★★★★★ - THE DOMINION POST
- I am in love with a portly 53-year-old Mexican man with a scraggly beard and an impenetrable accent.
It's been this way since 2002, when I was scribbling reviews for a late and much-lamented free weekly paper. I took it upon myself to see Blade 2 and pretty quickly began to notice the film was going about its business in a far more interesting and audacious style than any film with "Blade" or "2" in the title really had any right to. By the end, I was impressed enough to write up a scorcher of a review and to go back and see it again later that week. The director of Blade 2 was, of course, Guillermo del Toro.
The success of Blade 2 has allowed del Toro more creative freedom in the years since, and he has gone on to make a succession of films that are never less than wonderful to look at and, occasionally, downright astonishing. Find yourself a copy of 2001's The Devil's Backbone, re-watch Pan's Labyrinth, or put Hellboy on a big screen with everything wound up to 11 and maybe you'll understand why I reckon it's still the best comic-based superhero movie of the lot.
The Shape of Water finds del Toro midway between the commercial bombast of Hellboy and Pacific Rim, and the quieter darker stuff at the heart of Pan's Labyrinth.
A humanoid river-monster, with a more than passing resemblance to Hellboy's Abe Sapien (also played by Doug Jones) has been captured in South America and is now held prisoner in an American military laboratory. Employed as a cleaner at the lab, Elisa (Sally Hawkins) is a mute young woman with a devilish sense of humour and a great affection for her morning bath. A riotously unlikely love affair blooms.

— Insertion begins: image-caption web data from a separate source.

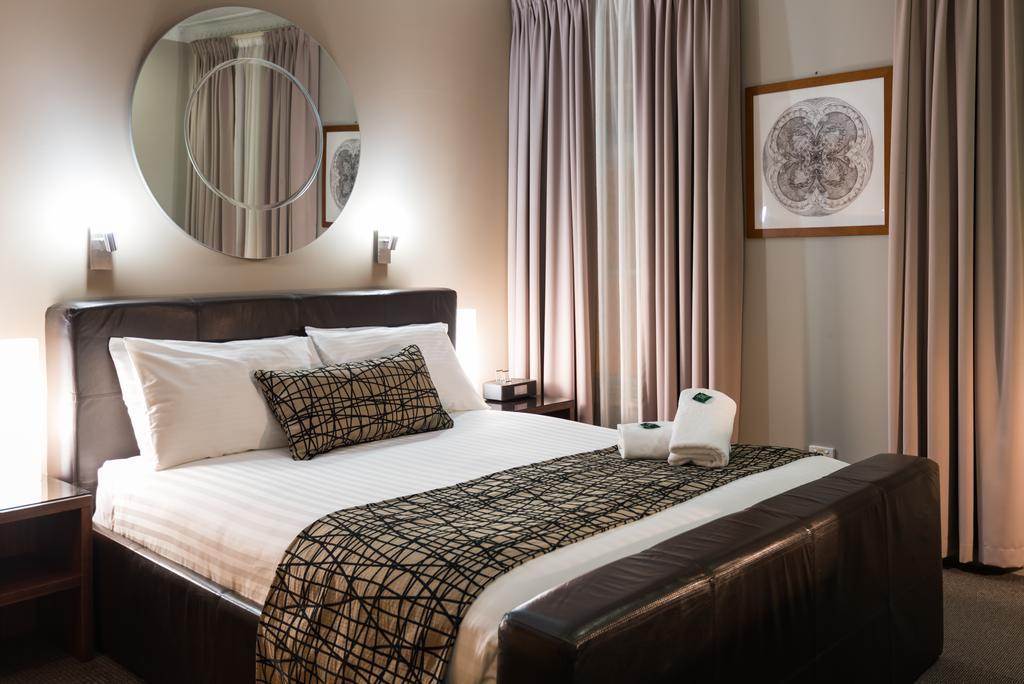 Clarendon Hotel Ньюкасл Экстерьер фото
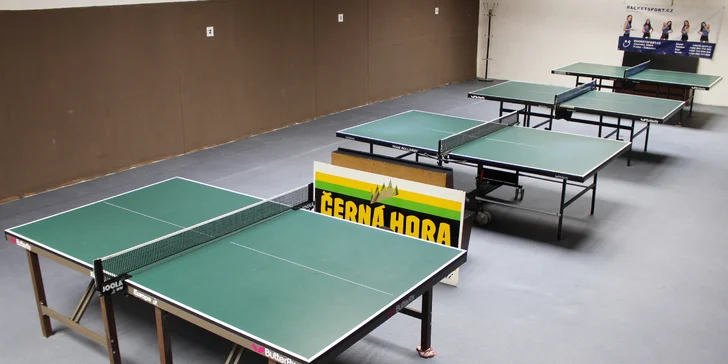 Stolní tenis: jedna nebo dvě hodiny včetně výbavy pro 2 osoby
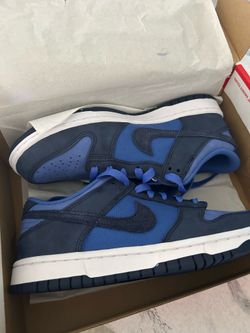Brand new youth/ or women’s Nike’s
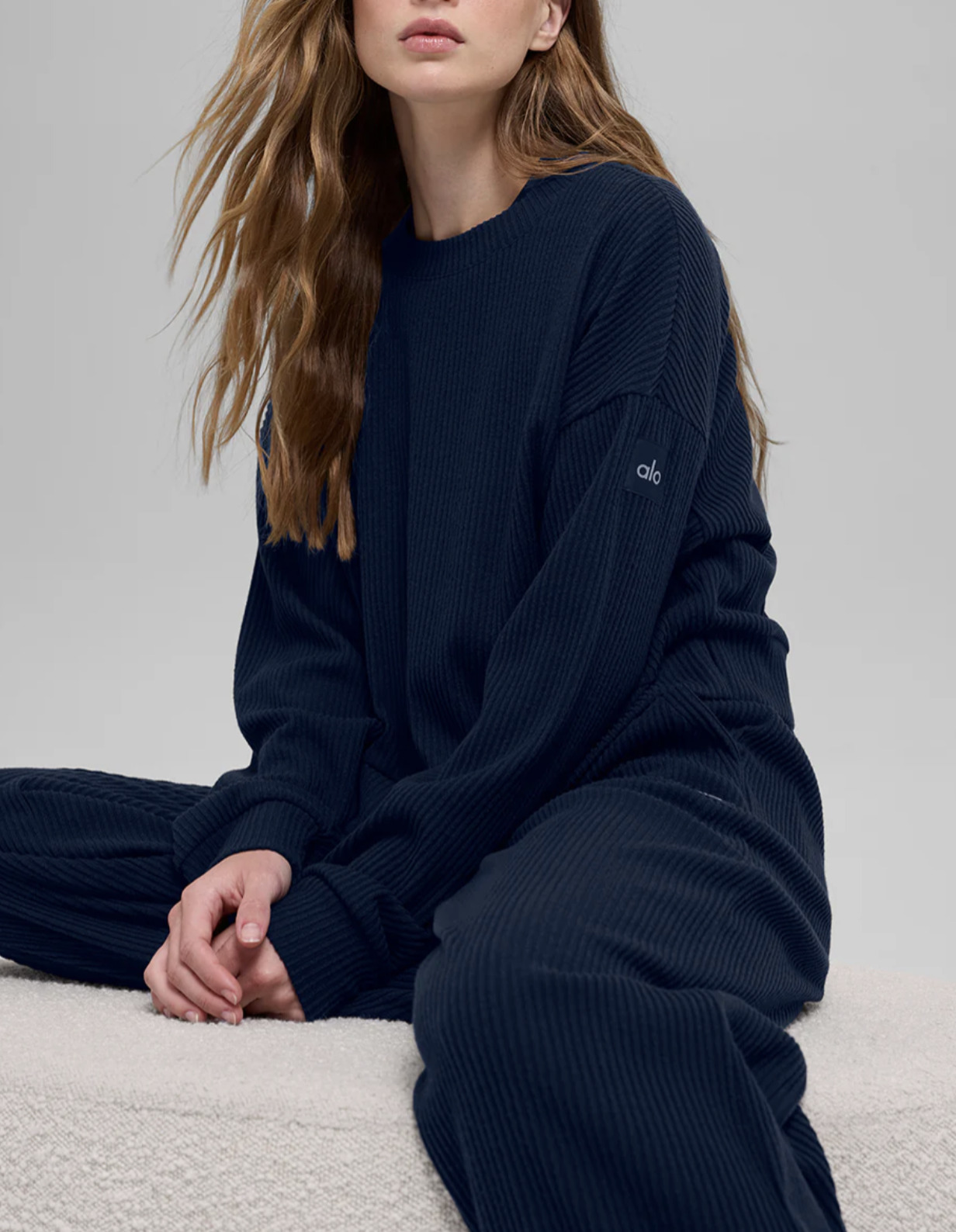 ◇Alo Yoga◇ Muse クルーネック プルオーバー / 関税込 (ALO Yoga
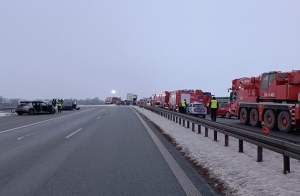 Karambol na S7. Samochód ciężarowy wjechał w barierki. Droga do Gdańska zablokowana.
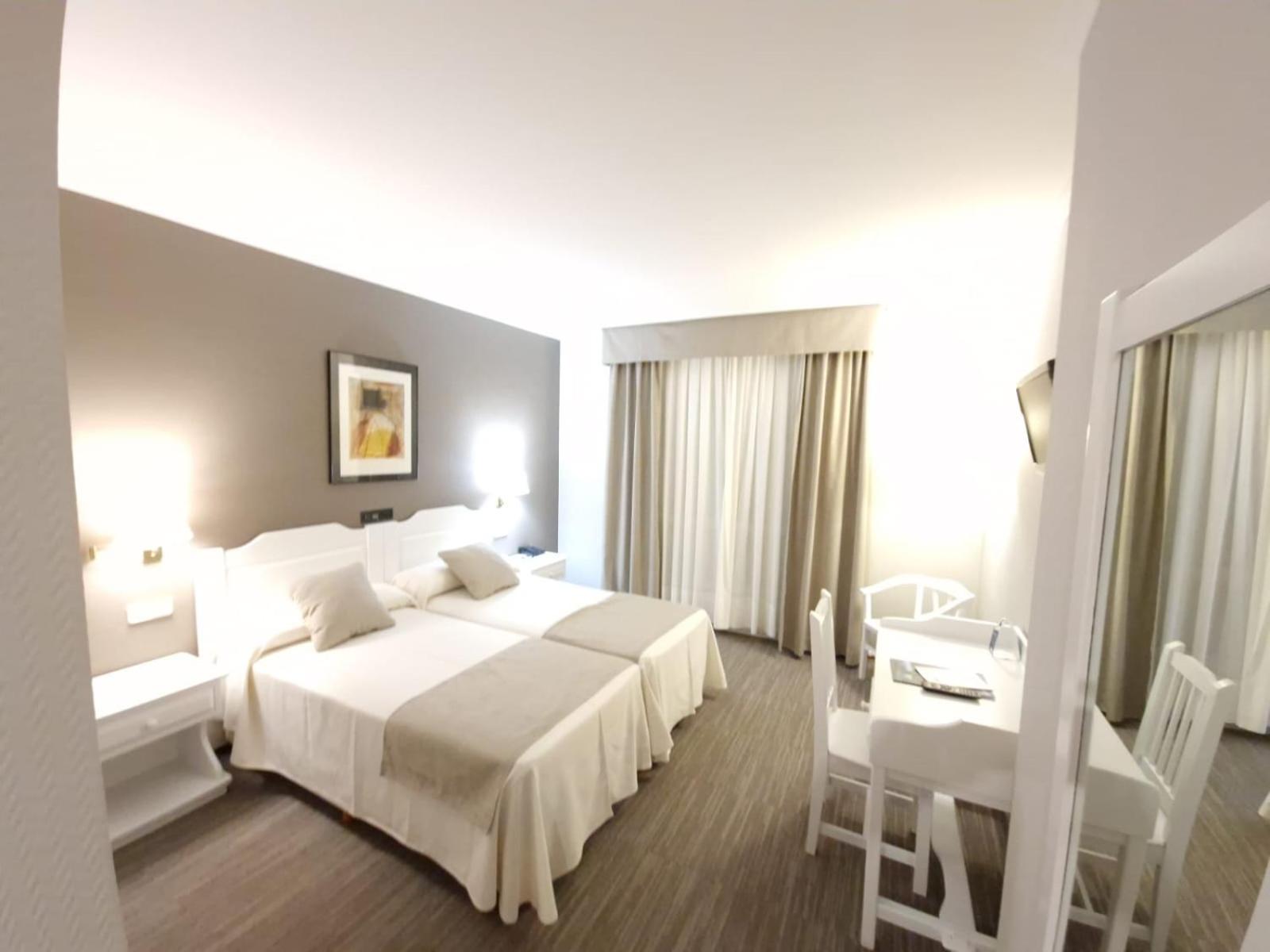 Habitación Doble o con Dos Camas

Hellboy also featured a secretive military cabal. But one which was actually working to keep us all safe from the things that go bump in the night. "We are the ones who bump back," said Hellboy's protector and mentor John Hurt at one point.
The Shape of Water is – in some ways – Hellboy reimagined for this cynical, xenophobic and divisive era. The military, personified by every director's favourite heartless psychopath Michael Shannon, who are keeping this aquatic man prisoner, care nothing for his well-being, or ours, they just want to exploit his unique biology to gain an edge over the Soviets in the space race.

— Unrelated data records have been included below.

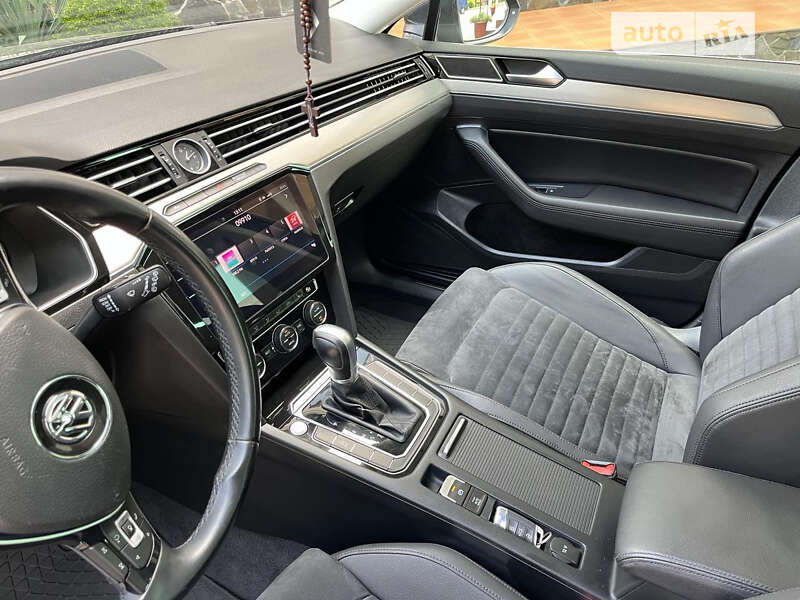 Универсал Volkswagen Passat 2018 в Мукачево
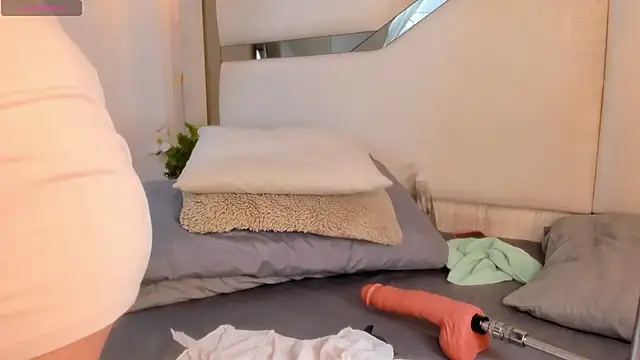 Julieta Jane online show from September 2025 10:42:01 PM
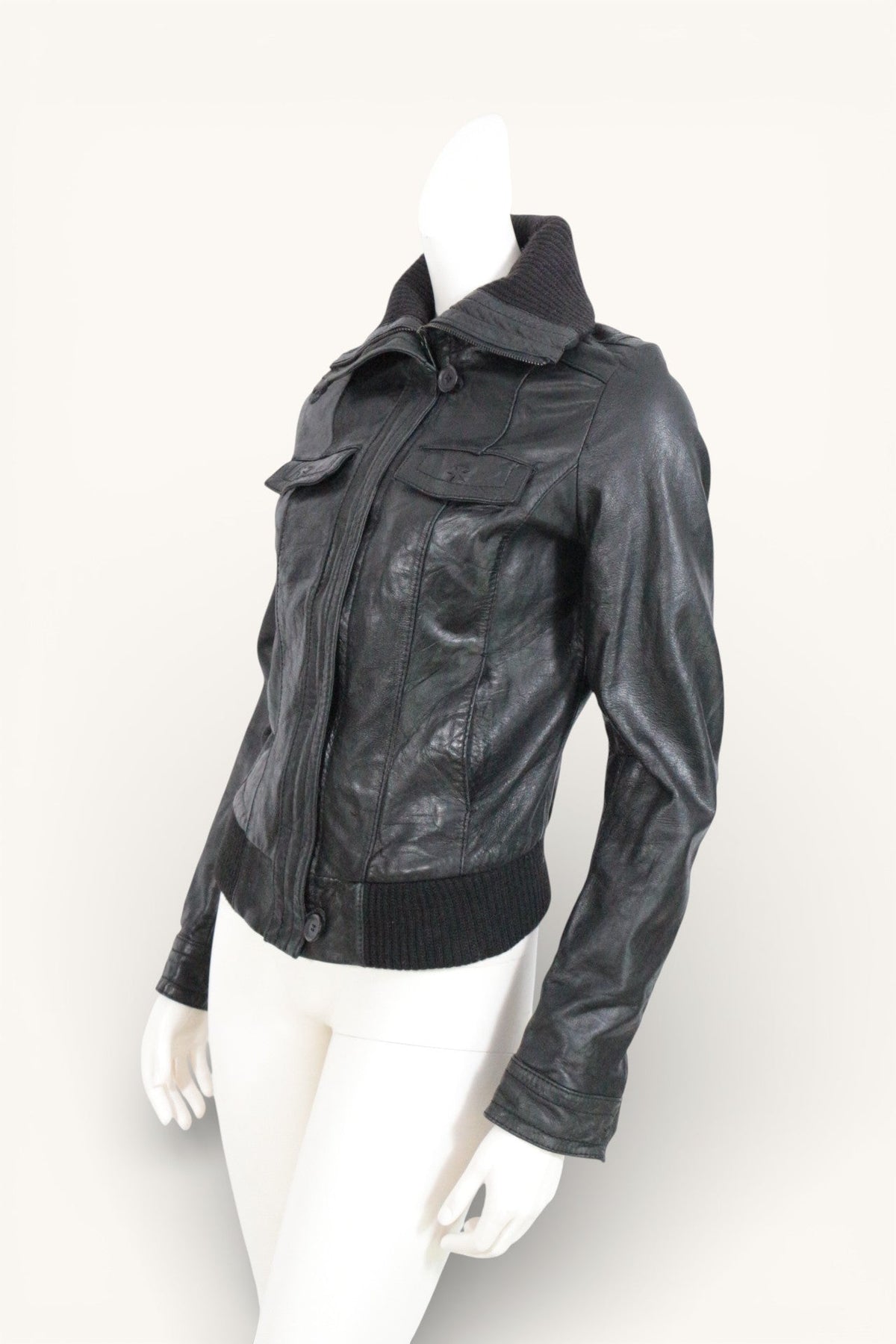 Blouson en cuir noir Stradivarius avec col et bords-côtes, présenté sur un mannequin par Frippindealz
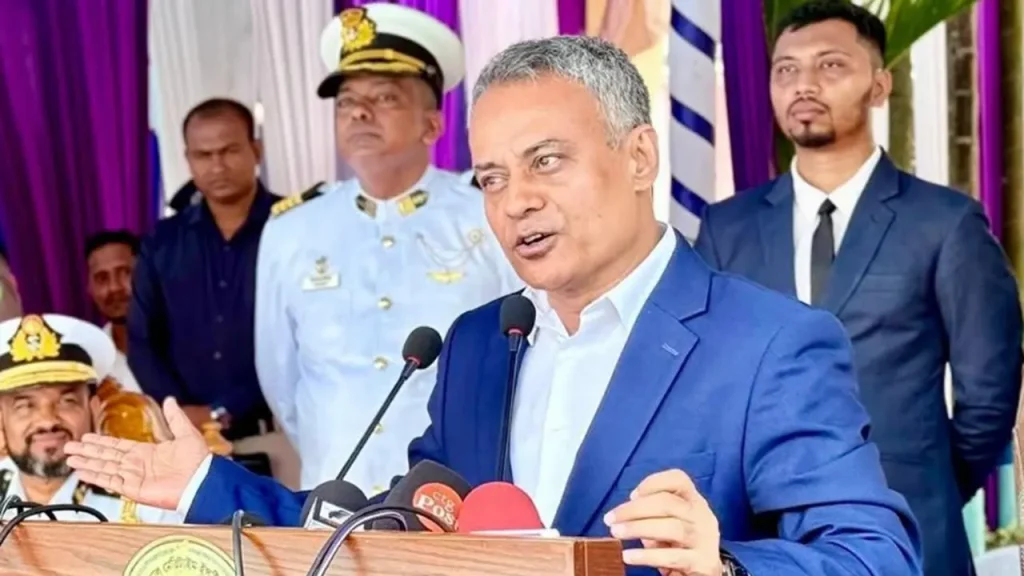 ‘হরমুজ পাড়ি দিতে না পারা জাহাজ নিয়ে কূটনৈতিক চেষ্টা চলছে’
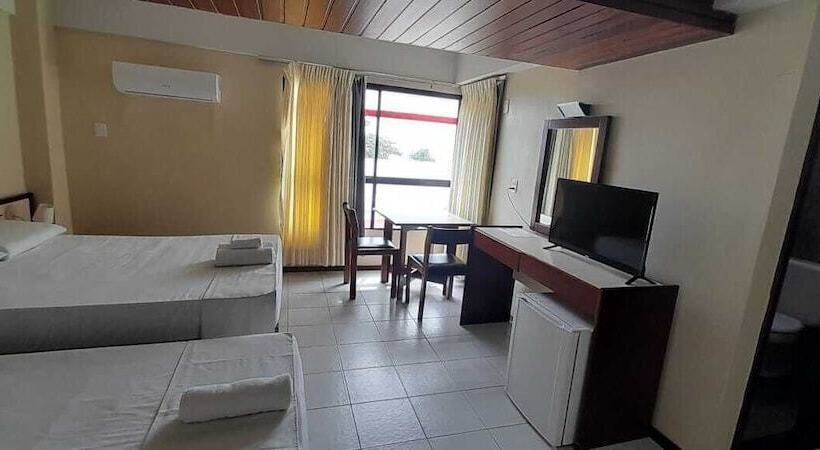 Отель Manos Royal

What unfolds is an old-fashioned love-story, a comic thriller of unlikely escape plans and a brawling satire of everything that goes wrong at the places where governments and the governed interact.
Although Del Toro is a hellishly bold and swaggering aestheticist himself, with The Shape of Water he almost seems to be paying tribute to the films of the French duo of Jean-Pierre Jeunet and Marc Caro. If you know Delicatessen, The City of Lost Children and Amelie, you'll be unmistakably reminded of their colour palette and sense for an interior space. The Shape of Water may be set in 1960's USA, but in Blackadder's immortal words, "it's all a bit French, Baldrick".

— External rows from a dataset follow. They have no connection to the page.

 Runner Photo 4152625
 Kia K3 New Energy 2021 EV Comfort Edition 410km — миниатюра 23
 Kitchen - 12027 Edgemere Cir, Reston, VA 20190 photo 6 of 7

The anarchic spirit of Terry Gilliam – especially his Brazil and Twelve Monkeys – also hovers nearby.
The Shape of Water is an adult film shot through with the sensibilities of a brilliant, mischievous kid with a great box of toys.
Del Toro's absolute love for his craft and this story comes cascading out of every frame.
Until Gilliam's Don Quixote gets released – maybe – later this year, The Shape of Water is an early contender for my favourite film of 2018. The love affair continues.